Citation : 2018 Latest Caselaw 427 ALL
Judgement Date : 8 May, 2018
HIGH COURT OF JUDICATURE AT ALLAHABAD ?A.F.R. Court No. - 48 Case :- CRIMINAL APPEAL No. - 5472 of 2017 Appellant :- Vinay Sharma Respondent :- State Of U.P. Counsel for Appellant :- Samir Srivastava,A.C.Srivastava Counsel for Respondent :- G.A. Hon'ble Karuna Nand Bajpayee,J.
Ref: Criminal Misc. Bail Application No. 314047 of 2017.
This application has been filed seeking the release of the applicant on bail in Session Trial No. 22 of 2014 (Case Crime No. 968 of 2013), State of U.P. vs. Vinay Sharma, under Sections 307, 504, 506 I.P.C., P.S.- Sahibabad, District- Ghaziabad and in Session Trial No. 23 of 2014, (Case Crime No. 1235 of 2013), State of U.P. vs.
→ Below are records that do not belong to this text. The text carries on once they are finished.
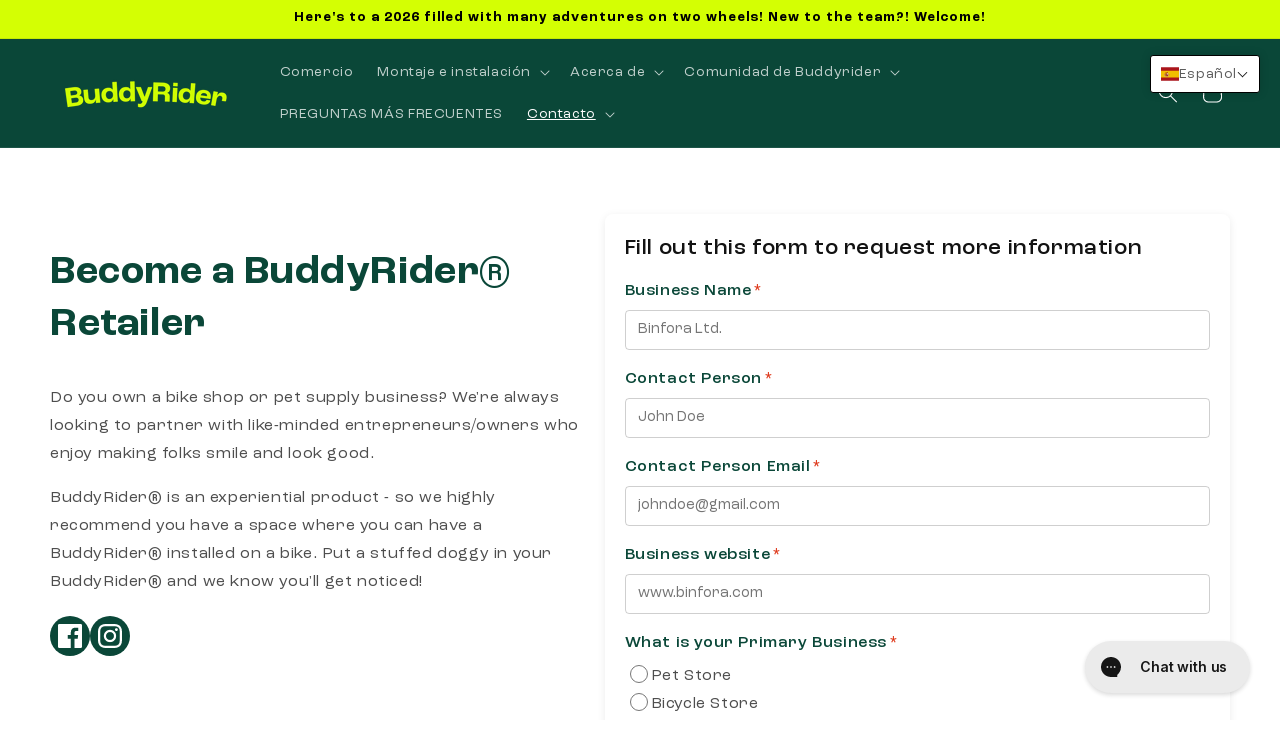

--- FILE ---
content_type: text/css
request_url: https://buddyrider.eu/cdn/shop/t/8/assets/section-retailer-form.css?v=178719190809046957711748222330
body_size: 31
content:
.retailer-form{margin:0 auto}.retailer-form__container{display:flex;flex-wrap:wrap;gap:2rem}.retailer-form__content{flex:1 1 42%;min-width:300px}.retailer-form__form-container{flex:1 1 48%;min-width:300px;background-color:rgb(var(--color-background));border-radius:8px;box-shadow:0 2px 8px rgba(var(--color-foreground),.08)}.retailer-form__form-wrapper{padding:2rem}.retailer-form__heading{color:#0a4738;margin-top:0;margin-bottom:1.5rem}.retailer-form__text{margin-bottom:2rem}.retailer-form__social-icons{display:flex;gap:1rem;margin-top:2rem}.retailer-form__social-icon{display:flex;align-items:center;justify-content:center;width:40px;height:40px;border-radius:50%;background-color:#0a4738;color:#fff;text-decoration:none;transition:all .3s ease}.retailer-form__social-icon:hover{background-color:#0a4738cc}.retailer-form__form-heading{font-size:2.2rem;margin-top:0;margin-bottom:1.5rem;font-weight:500}.retailer-form__field{margin-bottom:1.5rem}.retailer-form__label{display:block;margin-bottom:.5rem;font-weight:500}.retailer-form__label.required:after{content:"*";color:#de3618;margin-left:.25rem}.retailer-form__input,.retailer-form__textarea{width:100%;padding:.8rem 1.2rem;border:1px solid rgba(var(--color-foreground),.2);border-radius:4px;background-color:transparent;font-family:var(--font-body-family);font-size:1.5rem;transition:border-color .3s ease}.retailer-form__input:focus,.retailer-form__textarea:focus{border-color:rgba(var(--color-foreground),.4);outline:none}.retailer-form__textarea{min-height:100px;resize:vertical}.retailer-form__radio-group{display:flex;flex-direction:column;gap:.75rem}.retailer-form__radio{display:flex;gap:.5rem}.retailer-form__radio input[type=radio]{accent-color:#0A4738}.retailer-form__radio label{cursor:pointer}.retailer-form__other-field{margin-top:1rem}.retailer-form__submit{margin-top:2rem}.retailer-form__success{margin-top:1.5rem;padding:1rem;background-color:#0a47381a;border-radius:4px;color:#0a4738}span.retailer-form__heading *{color:inherit}@media screen and (max-width: 749px){.retailer-form__container{flex-direction:column}.retailer-form__content,.retailer-form__form-container{flex:1 1 100%}}
/*# sourceMappingURL=/cdn/shop/t/8/assets/section-retailer-form.css.map?v=178719190809046957711748222330 */


--- FILE ---
content_type: text/css
request_url: https://buddyrider.eu/cdn/shop/t/8/assets/newsletter-section.css?v=174567665110712621711748222329
body_size: -395
content:
.newsletter__wrapper>*{margin-top:0;margin-bottom:0}.newsletter__wrapper>*+*{margin-top:2rem}.newsletter__wrapper>*+.newsletter-form{margin-top:3rem}.newsletter__subheading{max-width:70rem;margin-left:auto;margin-right:auto}.newsletter__wrapper .newsletter-form__field-wrapper{max-width:36rem}.newsletter-form__field-wrapper .newsletter-form__message{margin-top:1.5rem}.newsletter__button{margin-top:3rem;width:fit-content}@media screen and (min-width: 750px){.newsletter__button{flex-shrink:0;margin:0 0 0 1rem}}.newsletter__image img,.newsletter__image .placeholder-svg{display:block;height:auto;max-width:100%;border-radius:8px;object-fit:cover}.newsletter__content h2{margin-top:0}.newsletter__content .newsletter-form{margin-top:2rem}.newsletter .has-image form#contact_form{margin:0}.newsletter .has-image .newsletter__subheading.rte.scroll-trigger.animate--slide-in{margin:0;text-align:start}.newsletter .has-image h2.inline-richtext.h1.scroll-trigger.animate--slide-in{text-align:start}@media screen and (min-width: 990px){.newsletter__wrapper [class*=newsletter__image-]{display:flex;align-items:center}}@media screen and (max-width: 989px){.newsletter__wrapper [class*=newsletter__image-]{margin-bottom:3rem}}
/*# sourceMappingURL=/cdn/shop/t/8/assets/newsletter-section.css.map?v=174567665110712621711748222329 */
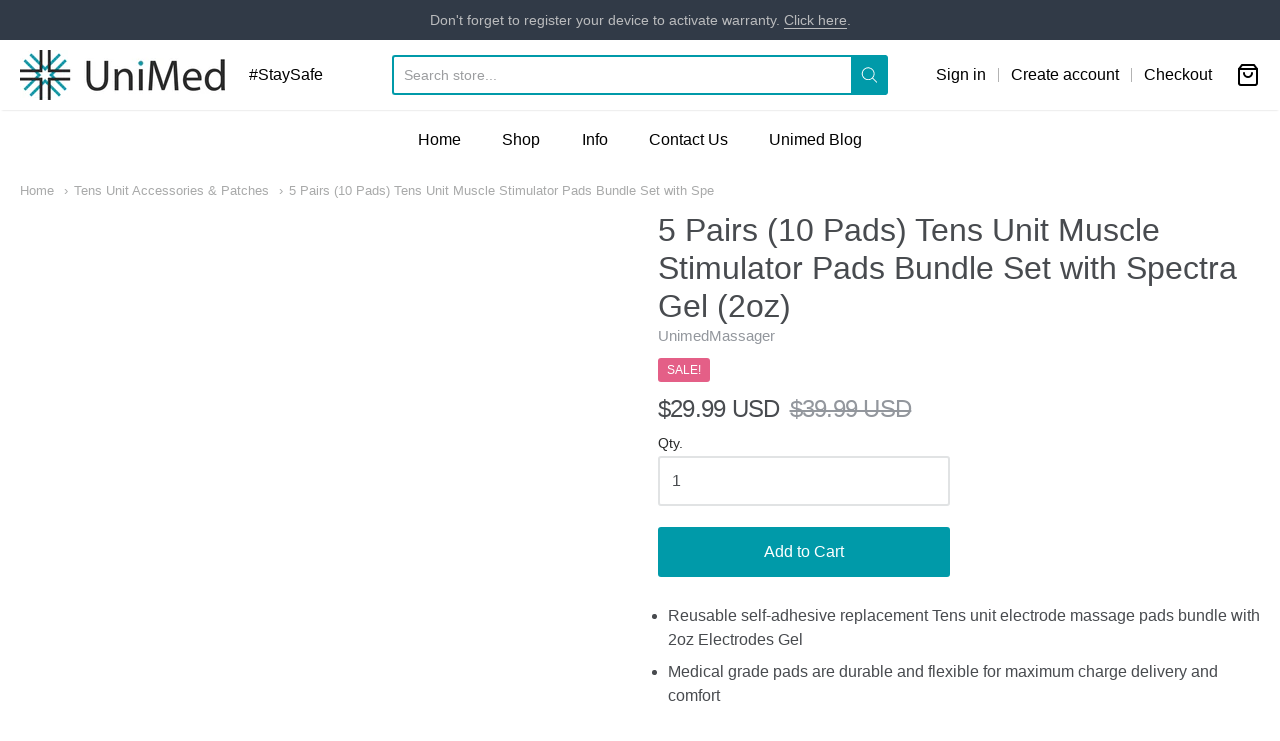

--- FILE ---
content_type: text/css
request_url: https://www.unimedmassager.com/cdn/shop/t/2/assets/theme-custom.scss.css?v=91772268703990658911588096612
body_size: -617
content:
/*# sourceMappingURL=/cdn/shop/t/2/assets/theme-custom.scss.css.map?v=91772268703990658911588096612 */


--- FILE ---
content_type: text/css
request_url: https://www.unimedmassager.com/cdn/shop/t/2/assets/fonts.scss.css?v=143074785735063523921759259675
body_size: -37
content:
@font-face{font-family:Pacifico;font-weight:400;font-style:normal;src:url(//www.unimedmassager.com/cdn/fonts/pacifico/pacifico_n4.70d15be9aa2255257fe626d87fbc1ed38436b047.woff2?h1=dW5pbWVkbWFzc2FnZXIuY29t&h2=dW5pbWVkbWFzc2FnZXIuYWNjb3VudC5teXNob3BpZnkuY29t&hmac=d915f1d066a6c32bc7a0d524381989de74951e4762dfa3e2406eba7e5d41c8ba) format("woff2"),url(//www.unimedmassager.com/cdn/fonts/pacifico/pacifico_n4.a3007cff6385e4e75c208a720cd121ff3558d293.woff?h1=dW5pbWVkbWFzc2FnZXIuY29t&h2=dW5pbWVkbWFzc2FnZXIuYWNjb3VudC5teXNob3BpZnkuY29t&hmac=b8cd1fc05bef1af1ba02e3a412538b92b610edb9317883df357d8d5511d963cb) format("woff")}#app-header #app-upper-header .shop-identity-tagline .name{font-family:Pacifico,cursive;font-size:32px;font-weight:400;font-style:normal}#app-header #app-lower-header .menu{font-family:Helvetica,Arial,sans-serif;font-size:16px;font-weight:400;font-style:normal}#app-header #app-lower-header .menu ul.level-1 li.level-1 .submenu{font-size:16px}#slide-side-menu .menu{font-family:Helvetica,Arial,sans-serif}h1,h2,h3,h4,h5,h6,.heading{font-family:Helvetica,Arial,sans-serif;font-weight:400;font-style:normal}body,#app-body{font-family:Helvetica,Arial,sans-serif;font-size:16px;font-weight:400;font-style:normal}#announcement-bar,#top-bar,input[type=email],input[type=number],input[type=password],input[type=search],input[type=tel],input[type=file],input[type=text],input[type=url],input[type=color],input[type=date],input[type=datetime],input[type=datetime-local],input[type=month],input[type=time],input[type=week],select,select[multiple=multiple],textarea{font-family:Helvetica,Arial,sans-serif;font-weight:400;font-style:normal}
/*# sourceMappingURL=/cdn/shop/t/2/assets/fonts.scss.css.map?v=143074785735063523921759259675 */


--- FILE ---
content_type: text/javascript
request_url: https://www.unimedmassager.com/cdn/shop/t/2/assets/theme-custom.js?v=2786494405936754481588096599
body_size: -668
content:
(function($){$(function(){})})(jQuery);
//# sourceMappingURL=/cdn/shop/t/2/assets/theme-custom.js.map?v=2786494405936754481588096599
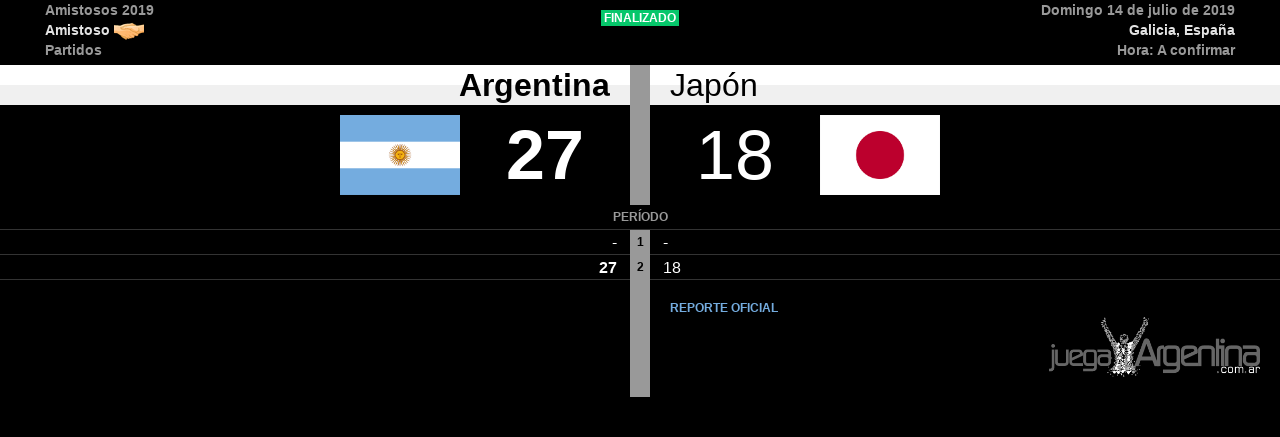

--- FILE ---
content_type: text/html; charset=utf-8
request_url: https://juegaargentina.com.ar/partidos/12514/
body_size: 1308
content:


<head>
  <meta charset="utf-8">
  <meta name="viewport" content="width=device-width, initial-scale=1">
  <link rel="shortcut icon" href="/static/img/pagina/icono.ico">
  <link href="/static/css/pagina/partido/modal.css" rel="stylesheet">
  <link href="/static/componentes/bootstrap/dist/css/bootstrap.min.css" rel="stylesheet">
  <style type="text/css">
    body {background-color: black}
  </style>
  <title>Juega Argentina - Argentina 27 - 18 Japón</title>
</head>

<div class="modal-partido-body">
  <div class="modal-partido container-fluid">

    <!-- Cabecera con info -->
    <div class="row cabecera">
      <!-- <div class="col-sm-12 modal-close visible-xs-inline">
        <button type="button" class="close" data-dismiss="modal" aria-hidden="true">&times;</button>
      </div> -->
      <div class="torneo col-sm-4">
        <a href="/torneos/handball/amistosos-sub-21-masculina-2019-526/">
          <div class="nombre-torneo">
            Amistosos 2019
          </div>
        </a>
        <div class="tipo">
           Amistoso <img src="/static/img/pagina/tipotorneo/a.png" height="18px" style="margin-right: 3px;"> 
        </div>
        <div class="fase">
          Partidos
        </div>
        <div class="fecha">
          
        </div>
      </div>
      <div class="logo-estado col-sm-4">
        
        <div class="estado">
          <span class="F"> FINALIZADO </span>
        </div>
      </div>
      <div class="fecha-lugar col-sm-4">
        <div class="fecha">
          Domingo 14 de julio de 2019
        </div>
        <div class="lugar">
          Galicia, España
        </div>
        <div class="hora">
          Hora:  A confirmar 
        </div>
        <div class="tv">
          
        </div>
      </div>
    </div>
    <!-- /Cabecera con info -->

    <div class="paises row">
      <div class="loc col-xs-6  ganador ">
        Argentina
      </div>
      <div class="vis col-xs-6 ">
        Japón
      </div>
    </div>

    <div class="resultado row">
      <div class="loc col-xs-6  ganador ">
        <div class="marcador">
          27
        </div>
        <div class="bandera">
          <img src="/media/banderas_iconos/arg.png" alt="Arg" width="120px" height="80px">
        </div>
      </div>
      <div class="vis col-xs-6 ">
        <div class="marcador">
          18
        </div>
        <div class="bandera">
          <img src="/media/banderas_iconos/jpn.png" alt="Jpn" width="120px" height="80px">
        </div>
      </div>
    </div>

    <div class="tiempos row">
      <div class="periodo">
        PERÍODO
      </div>
      
        <div class="">
          <span class="loc  text-right">
              - 
          </span>
          
            <span class="tiempo">
              1
            </span>
          
          <span class="vis  text-left">
             - 
          </span>
        </div>
      
        <div class="">
          <span class="loc  ganador  text-right">
              27 
          </span>
          
            <span class="tiempo">
              2
            </span>
          
          <span class="vis  text-left">
             18 
          </span>
        </div>
      
    </div>

    <div class="info-extra row">
      <div class="col-sm-6 resumen-completo">
        
        
      </div>
      <div class="col-sm-6 noticias-reporte">
        
        
          <a href="https://twitter.com/CAHandballARG/status/1150410625002217473" target="_blank">
            <div class="reporte">
              <div class="titulo-modal">
                REPORTE OFICIAL <span class="fa fa-share-square-o"> </span>
              </div>
            </div>
          </a>
        
        <div class="logogris text-right">
          <img src="/static/img/pagina/logogris.png" alt="JuegaArgentina" height="60px"/>
        </div>
      </div>
    </div>

  </div>
</div>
Vinay Sharma, under Sections 25/27 Arms Act, P.S.- Sahibabad, District- Ghaziabad.
Heard learned counsel for the appellant and learned A.G.A.
Perused the record.
Submission of counsel for the appellant is that the appellant has been convicted and sentenced to undergo maximum period of seven years and he has already undergone more than half of sentence awarded to him and therefore, he should be released on bail on the ground of long period of detention. Further submission is that actually the injured was himself guilty of making inroads inside the house of the appellant and he also tried to molest the appellant's wife and hence the appellant had resorted to the act which he actually did and it was done in self defence which he had a right to adopt.
Learned A.G.A. has opposed the prayer for bail and has submitted that this is a case in which there is overwhelming evidence on record to support the charge levelled against the appellant. The evidence produced in the court is to the effect that the appellant had repeatedly fired upon the victim by his revolver which caused serious injuries on the most vital part of the body. One firearm hit on the chest of the victim. The victim received five injuries, which according to the medical opinion, were caused by firearm. The X-ray report confirmed the presence of metallic shadows on the chest as well as other parts of the body. The victim had to be operated upon by the doctors. The statements of P.W.-7 and P.W.-8, who are the doctors, not only corroborated the victim's statement but are sufficient to elaborate upon the gravity of the injuries received by him. The intestines were damaged which had to be surgically cut and re-managed and an additional passage was to be created by the surgeons in order to take out the fecal matter. The blood arteries were lacerated at various places as a result of injuries caused to the victim. It is so apparent on the face of record that the survival of the victim is more an act of providence while the appellant did all within his powers to eliminate the victim. There is absolutely no infirmity on the basis of which the impugned judgement may be castigated and therefore, there is no good reason to take a liberal view in the matter. So far as the submission with regard to self defence of the accused-appellant is concerned, it is a lame explanation of defence which has been somehow carved out in order to justify the extreme felony which has been resorted to by the accused-appellant and in fact, this kind of self defence plea that has been taken, contains complete admission about the participation of the accused-appellant in the crime and it is virtually a confession.
I have considered the submissions raised at the bar and perused the record in the light of the same.
Ordinarily, this Court leans favourably towards the accused where he undergoes more than half of sentence. But it goes without saying that such a consideration cannot be brought into application as a straight jacket formula to be applied in a cut and dried manner without keeping in perspective the merits of the case. This Court has no reason to disagree with the submissions raised by learned A.G.A. that survival of the victim is a providential act of clemency while the applicant did everything which he could in order to cause death of the deceased. The injuries received by the victim were of very grave nature and he had a close shave with the death. The Court does not see any fault in the impugned judgement which may constitute any legitimate basis to criticize the same or which may carve out even a prima facie case of bail in favour of the accused-appellant.
Therefore, the prayer for bail of the applicant is rejected.
It is clarified that the observations, if any, made in this order are strictly confined to the disposal of the bail application and must not be construed to have any reflection on the ultimate merits of the case.